# Exercise requirements
Write out the records once more, exactly, and keep any image out.

Saved data entries
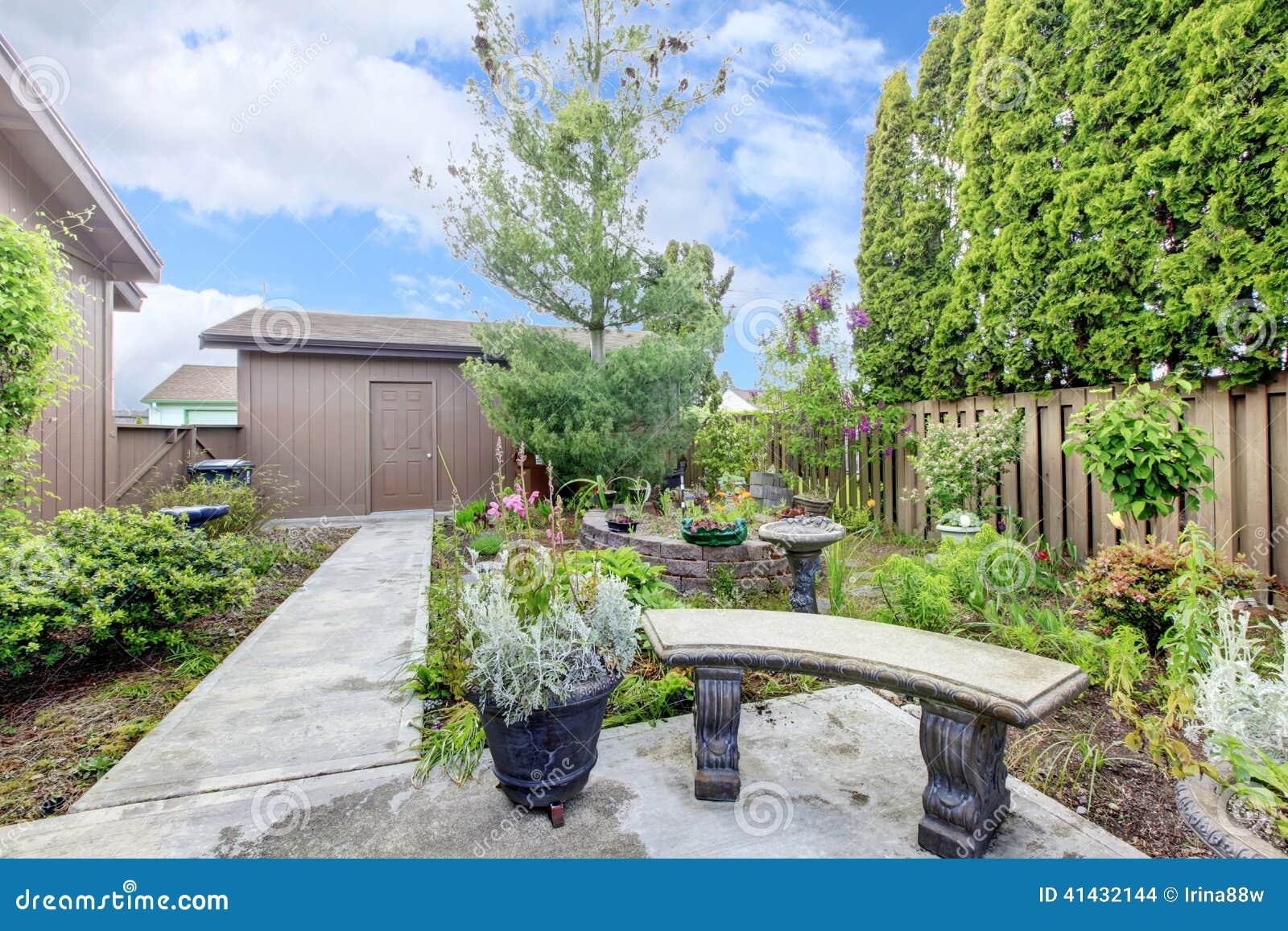 Exterior de la casa p rtico y jard n del patio trasero for Diseno patio exterior casa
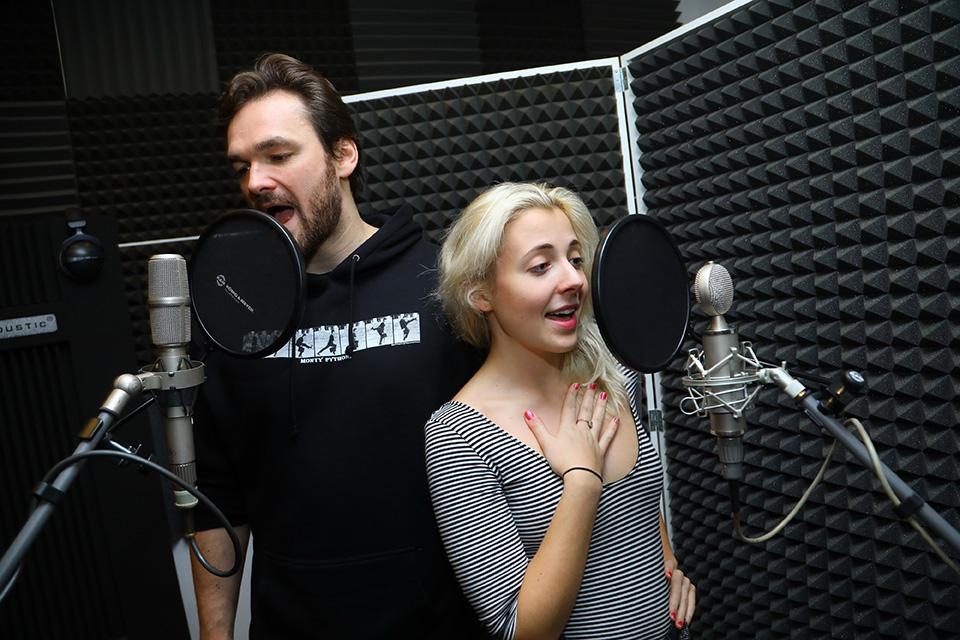 Tomáš Novotný a Anna Julie Slováčková ve studiu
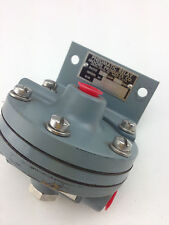 MOORE PRODUCTS CO66BR6Pneumatic Relay Amp 6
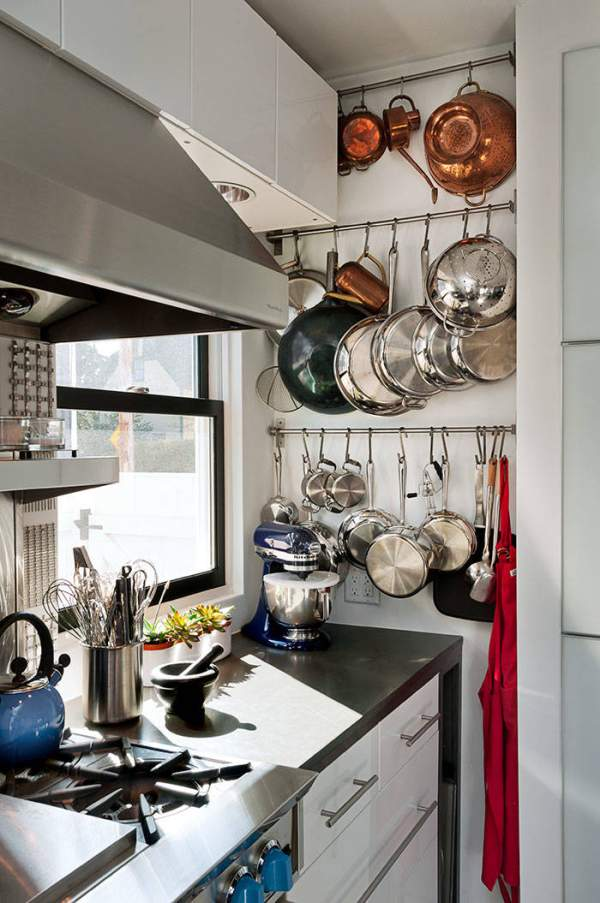 10 creative ways of storing kitchen utensils that will make the interior attractive and unload the cabinets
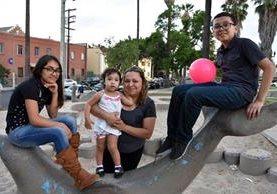 Hermanos guatemaltecos celebran haber conseguido asilo en EE.UU. tras años de vivir con temor de ser deportados. (Foto Prensa Libre: EFE)
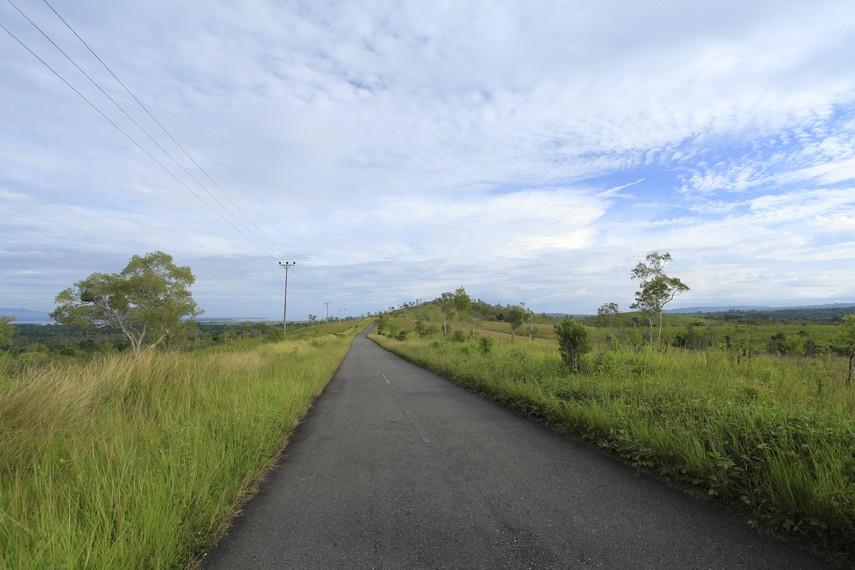 Keindahan alam di sekitar kota Piru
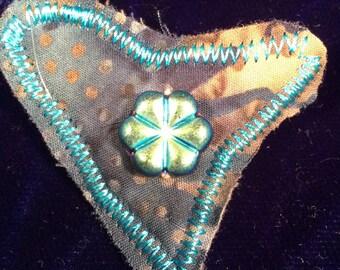Mini pin brooch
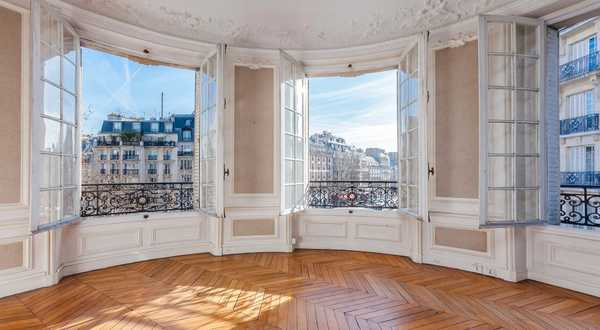Use the expert eye of an architect / real estate professional before purchasing a new house or apartment in Marseille.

# Expected answer
 Exterior de la casa p rtico y jard n del patio trasero for Diseno patio exterior casa
 Tomáš Novotný a Anna Julie Slováčková ve studiu
 MOORE PRODUCTS CO66BR6Pneumatic Relay Amp 6
 10 creative ways of storing kitchen utensils that will make the interior attractive and unload the cabinets
 Hermanos guatemaltecos celebran haber conseguido asilo en EE.UU. tras años de vivir con temor de ser deportados. (Foto Prensa Libre: EFE)
 Keindahan alam di sekitar kota Piru
Mini pin brooch
Use the expert eye of an architect / real estate professional before purchasing a new house or apartment in Marseille.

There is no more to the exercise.